Repeat the passage from the Taser injury report from "One third of" to "see a doctor.", word for word.

* [EXTRACT PROVIDED]:
· · ·

One third of people shot by Tasers need medical attention: media probe
About one in three people shot with a Taser by the RCMP receive injuries that require medical attention, according to a joint investigation by CBC News/Radio-Canada and the Canadian Press.
The media outlets, which analyzed the Taser-use forms RCMP officers are required to fill out if they draw a stun gun, examined reports from 2002 to 2007. According to the data, 28 per cent, or 910 of the 3,226 people who were shot, had to go to a medical facility.
But a detailed examination of the forms revealed that many more people are injured, yet never see a doctor.
In three years worth of reports obtained under Access to Information legislation, people suffered injuries including burns, puncture wounds from the probes, and head wounds from falling. In many cases, however, the person was not taken for medical treatment.
More recent forms had the sections on injuries blacked out. The investigation suggests some of those incidents resulted in injuries that are not included in the 28 per cent figure.

· · ·

Dataset entries

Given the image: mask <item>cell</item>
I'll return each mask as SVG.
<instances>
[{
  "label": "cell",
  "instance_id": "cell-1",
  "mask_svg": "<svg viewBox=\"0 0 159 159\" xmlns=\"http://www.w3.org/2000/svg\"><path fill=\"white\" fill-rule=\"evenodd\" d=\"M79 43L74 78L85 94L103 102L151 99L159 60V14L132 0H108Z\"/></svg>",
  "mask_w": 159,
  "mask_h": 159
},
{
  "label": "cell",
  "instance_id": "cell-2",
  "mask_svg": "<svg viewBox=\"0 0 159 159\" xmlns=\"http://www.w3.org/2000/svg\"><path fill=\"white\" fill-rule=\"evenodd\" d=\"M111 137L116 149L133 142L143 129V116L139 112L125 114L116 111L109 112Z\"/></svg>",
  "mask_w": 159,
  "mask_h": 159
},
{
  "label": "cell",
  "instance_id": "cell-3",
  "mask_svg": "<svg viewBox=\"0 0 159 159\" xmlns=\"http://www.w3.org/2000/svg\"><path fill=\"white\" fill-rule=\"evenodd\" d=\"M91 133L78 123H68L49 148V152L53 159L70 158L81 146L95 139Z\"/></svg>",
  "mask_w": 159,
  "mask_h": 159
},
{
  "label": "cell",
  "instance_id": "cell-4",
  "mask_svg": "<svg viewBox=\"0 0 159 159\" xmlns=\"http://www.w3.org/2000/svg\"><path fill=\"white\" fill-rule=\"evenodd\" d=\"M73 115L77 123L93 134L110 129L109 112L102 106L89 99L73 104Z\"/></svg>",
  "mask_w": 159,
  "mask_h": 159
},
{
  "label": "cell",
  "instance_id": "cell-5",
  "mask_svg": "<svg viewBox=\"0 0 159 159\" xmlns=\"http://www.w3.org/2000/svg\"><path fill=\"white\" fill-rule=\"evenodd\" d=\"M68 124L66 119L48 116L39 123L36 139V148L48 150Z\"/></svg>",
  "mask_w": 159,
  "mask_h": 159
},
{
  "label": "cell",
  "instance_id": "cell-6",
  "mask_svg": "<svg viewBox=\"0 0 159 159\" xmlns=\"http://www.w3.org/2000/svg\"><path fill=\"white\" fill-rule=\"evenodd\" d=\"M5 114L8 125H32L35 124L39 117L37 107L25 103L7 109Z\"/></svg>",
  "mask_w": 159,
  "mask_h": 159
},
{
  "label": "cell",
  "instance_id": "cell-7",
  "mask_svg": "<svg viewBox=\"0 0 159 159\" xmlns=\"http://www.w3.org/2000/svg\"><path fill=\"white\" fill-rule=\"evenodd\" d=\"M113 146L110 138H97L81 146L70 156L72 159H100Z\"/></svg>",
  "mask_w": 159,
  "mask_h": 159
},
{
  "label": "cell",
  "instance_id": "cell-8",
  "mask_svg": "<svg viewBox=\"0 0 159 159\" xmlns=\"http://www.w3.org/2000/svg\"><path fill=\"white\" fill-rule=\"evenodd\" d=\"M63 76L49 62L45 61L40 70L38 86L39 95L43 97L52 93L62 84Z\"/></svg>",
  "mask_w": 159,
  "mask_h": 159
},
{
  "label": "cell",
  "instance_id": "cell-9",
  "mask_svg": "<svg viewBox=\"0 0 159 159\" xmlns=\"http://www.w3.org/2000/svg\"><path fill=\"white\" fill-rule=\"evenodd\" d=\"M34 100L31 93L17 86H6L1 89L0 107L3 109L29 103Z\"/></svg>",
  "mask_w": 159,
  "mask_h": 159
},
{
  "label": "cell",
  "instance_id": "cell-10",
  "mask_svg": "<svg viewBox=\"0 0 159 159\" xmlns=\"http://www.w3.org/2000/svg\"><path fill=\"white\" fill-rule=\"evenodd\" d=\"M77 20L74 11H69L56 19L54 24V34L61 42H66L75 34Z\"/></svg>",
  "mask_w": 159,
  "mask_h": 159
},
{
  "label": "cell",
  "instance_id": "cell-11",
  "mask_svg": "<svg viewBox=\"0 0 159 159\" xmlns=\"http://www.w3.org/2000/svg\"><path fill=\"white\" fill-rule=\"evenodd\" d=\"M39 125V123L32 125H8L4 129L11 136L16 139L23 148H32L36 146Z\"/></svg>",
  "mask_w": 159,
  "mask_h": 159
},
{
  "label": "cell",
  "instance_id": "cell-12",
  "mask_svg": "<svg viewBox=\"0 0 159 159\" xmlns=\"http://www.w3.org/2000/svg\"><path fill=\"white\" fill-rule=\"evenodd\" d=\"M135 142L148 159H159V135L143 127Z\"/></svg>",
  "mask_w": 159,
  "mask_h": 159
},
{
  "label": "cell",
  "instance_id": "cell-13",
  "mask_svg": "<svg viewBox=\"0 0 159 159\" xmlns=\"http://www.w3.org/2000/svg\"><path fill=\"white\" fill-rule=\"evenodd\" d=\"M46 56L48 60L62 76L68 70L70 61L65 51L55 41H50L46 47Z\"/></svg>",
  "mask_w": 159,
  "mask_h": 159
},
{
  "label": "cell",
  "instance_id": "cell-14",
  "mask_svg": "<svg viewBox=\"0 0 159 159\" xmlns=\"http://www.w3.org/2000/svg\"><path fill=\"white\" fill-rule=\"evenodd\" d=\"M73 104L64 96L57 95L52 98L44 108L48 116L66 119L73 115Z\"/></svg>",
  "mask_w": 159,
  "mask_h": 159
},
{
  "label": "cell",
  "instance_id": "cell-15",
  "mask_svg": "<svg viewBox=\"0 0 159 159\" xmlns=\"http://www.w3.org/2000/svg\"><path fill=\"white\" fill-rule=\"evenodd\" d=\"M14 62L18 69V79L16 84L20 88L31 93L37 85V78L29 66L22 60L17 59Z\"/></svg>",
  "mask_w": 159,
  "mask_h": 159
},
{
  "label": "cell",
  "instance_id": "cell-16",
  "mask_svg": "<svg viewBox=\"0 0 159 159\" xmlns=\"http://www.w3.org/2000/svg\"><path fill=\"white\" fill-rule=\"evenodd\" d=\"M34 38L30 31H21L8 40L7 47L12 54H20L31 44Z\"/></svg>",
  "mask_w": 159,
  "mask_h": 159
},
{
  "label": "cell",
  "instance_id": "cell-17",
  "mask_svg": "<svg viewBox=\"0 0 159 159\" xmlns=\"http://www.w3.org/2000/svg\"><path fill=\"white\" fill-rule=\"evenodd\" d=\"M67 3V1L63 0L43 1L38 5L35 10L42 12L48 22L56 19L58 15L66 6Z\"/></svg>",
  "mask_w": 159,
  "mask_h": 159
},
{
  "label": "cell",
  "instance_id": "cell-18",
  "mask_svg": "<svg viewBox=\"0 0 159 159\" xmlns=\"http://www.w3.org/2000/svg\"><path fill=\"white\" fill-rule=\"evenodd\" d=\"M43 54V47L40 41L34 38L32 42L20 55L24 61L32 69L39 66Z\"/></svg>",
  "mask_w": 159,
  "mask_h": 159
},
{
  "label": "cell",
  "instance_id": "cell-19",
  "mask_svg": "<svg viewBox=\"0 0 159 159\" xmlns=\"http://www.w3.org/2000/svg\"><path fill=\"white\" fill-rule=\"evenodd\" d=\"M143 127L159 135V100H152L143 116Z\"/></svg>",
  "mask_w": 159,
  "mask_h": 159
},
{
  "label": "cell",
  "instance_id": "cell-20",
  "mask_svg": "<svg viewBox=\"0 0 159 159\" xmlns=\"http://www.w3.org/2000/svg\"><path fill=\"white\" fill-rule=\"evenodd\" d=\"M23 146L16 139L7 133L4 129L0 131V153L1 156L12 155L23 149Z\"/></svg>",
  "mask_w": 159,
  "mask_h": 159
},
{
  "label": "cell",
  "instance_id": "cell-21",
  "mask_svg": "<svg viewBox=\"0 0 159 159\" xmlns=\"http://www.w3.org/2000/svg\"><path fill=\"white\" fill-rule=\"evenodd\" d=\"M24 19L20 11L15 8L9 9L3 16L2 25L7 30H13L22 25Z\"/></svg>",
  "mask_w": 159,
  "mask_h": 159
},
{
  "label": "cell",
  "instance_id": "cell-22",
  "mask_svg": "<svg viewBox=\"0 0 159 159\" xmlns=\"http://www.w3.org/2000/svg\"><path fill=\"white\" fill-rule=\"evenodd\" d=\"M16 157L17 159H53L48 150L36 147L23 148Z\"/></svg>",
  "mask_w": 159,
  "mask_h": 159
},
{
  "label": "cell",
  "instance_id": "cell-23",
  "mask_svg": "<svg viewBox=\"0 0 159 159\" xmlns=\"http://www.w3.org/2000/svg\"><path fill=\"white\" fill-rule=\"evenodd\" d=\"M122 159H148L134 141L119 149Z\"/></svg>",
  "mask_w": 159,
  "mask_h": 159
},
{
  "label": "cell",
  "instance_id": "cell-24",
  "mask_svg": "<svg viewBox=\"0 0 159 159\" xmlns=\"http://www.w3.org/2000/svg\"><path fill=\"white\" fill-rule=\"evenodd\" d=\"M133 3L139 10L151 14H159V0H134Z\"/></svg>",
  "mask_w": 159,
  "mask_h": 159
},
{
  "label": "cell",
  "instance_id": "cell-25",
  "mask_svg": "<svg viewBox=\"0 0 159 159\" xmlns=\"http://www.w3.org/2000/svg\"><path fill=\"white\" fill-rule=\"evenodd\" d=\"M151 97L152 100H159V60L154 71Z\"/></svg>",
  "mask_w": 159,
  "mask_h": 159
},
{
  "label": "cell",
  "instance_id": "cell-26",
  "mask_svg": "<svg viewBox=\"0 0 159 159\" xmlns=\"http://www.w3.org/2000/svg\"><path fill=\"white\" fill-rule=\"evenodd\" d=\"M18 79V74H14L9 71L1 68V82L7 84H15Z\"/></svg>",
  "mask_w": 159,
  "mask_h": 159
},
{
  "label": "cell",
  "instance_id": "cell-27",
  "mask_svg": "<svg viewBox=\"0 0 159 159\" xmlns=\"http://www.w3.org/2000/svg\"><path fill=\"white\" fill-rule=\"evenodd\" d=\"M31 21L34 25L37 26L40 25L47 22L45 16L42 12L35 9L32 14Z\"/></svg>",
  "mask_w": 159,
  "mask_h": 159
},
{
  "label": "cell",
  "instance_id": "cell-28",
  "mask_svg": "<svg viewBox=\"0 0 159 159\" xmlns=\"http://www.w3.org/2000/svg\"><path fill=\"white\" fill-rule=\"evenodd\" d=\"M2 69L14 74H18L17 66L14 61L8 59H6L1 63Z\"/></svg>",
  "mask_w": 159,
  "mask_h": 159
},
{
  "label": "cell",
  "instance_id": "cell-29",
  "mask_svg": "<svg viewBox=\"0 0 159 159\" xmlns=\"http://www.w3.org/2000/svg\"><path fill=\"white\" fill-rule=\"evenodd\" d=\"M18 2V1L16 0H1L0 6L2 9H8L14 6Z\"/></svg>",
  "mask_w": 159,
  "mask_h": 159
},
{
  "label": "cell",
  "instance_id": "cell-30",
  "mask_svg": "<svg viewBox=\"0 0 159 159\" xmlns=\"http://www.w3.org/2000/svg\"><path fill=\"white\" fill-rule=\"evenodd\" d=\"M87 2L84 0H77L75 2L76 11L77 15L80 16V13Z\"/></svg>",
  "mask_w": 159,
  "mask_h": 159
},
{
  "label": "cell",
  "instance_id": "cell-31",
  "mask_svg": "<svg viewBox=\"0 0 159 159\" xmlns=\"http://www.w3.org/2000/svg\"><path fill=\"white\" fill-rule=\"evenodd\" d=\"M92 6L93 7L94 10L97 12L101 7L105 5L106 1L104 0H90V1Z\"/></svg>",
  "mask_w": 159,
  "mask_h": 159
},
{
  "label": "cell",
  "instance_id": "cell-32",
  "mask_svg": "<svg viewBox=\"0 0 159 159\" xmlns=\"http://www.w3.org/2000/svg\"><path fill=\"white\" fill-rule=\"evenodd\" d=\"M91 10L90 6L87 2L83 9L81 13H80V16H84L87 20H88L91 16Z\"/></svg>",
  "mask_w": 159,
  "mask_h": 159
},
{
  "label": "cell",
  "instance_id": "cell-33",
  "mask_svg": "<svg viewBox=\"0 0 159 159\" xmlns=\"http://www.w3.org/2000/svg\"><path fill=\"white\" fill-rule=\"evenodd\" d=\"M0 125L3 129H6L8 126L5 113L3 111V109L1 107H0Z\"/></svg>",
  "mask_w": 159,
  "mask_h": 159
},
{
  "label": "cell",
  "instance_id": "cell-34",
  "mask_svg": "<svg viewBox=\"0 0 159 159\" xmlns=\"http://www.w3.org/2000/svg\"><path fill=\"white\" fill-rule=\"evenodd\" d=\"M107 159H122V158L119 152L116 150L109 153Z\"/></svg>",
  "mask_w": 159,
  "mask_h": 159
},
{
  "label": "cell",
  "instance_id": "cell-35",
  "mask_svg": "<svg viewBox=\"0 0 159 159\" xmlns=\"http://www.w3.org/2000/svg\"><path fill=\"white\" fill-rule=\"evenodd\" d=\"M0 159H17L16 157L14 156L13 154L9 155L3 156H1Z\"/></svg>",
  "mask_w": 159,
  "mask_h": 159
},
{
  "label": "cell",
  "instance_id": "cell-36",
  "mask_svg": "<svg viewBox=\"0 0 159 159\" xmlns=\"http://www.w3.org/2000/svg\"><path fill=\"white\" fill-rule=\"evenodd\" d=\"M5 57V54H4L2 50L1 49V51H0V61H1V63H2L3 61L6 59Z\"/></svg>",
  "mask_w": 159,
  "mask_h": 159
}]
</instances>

· · ·

* [OUTPUT OF THE TASK]:
One third of people shot by Tasers need medical attention: media probe
About one in three people shot with a Taser by the RCMP receive injuries that require medical attention, according to a joint investigation by CBC News/Radio-Canada and the Canadian Press.
The media outlets, which analyzed the Taser-use forms RCMP officers are required to fill out if they draw a stun gun, examined reports from 2002 to 2007. According to the data, 28 per cent, or 910 of the 3,226 people who were shot, had to go to a medical facility.
But a detailed examination of the forms revealed that many more people are injured, yet never see a doctor.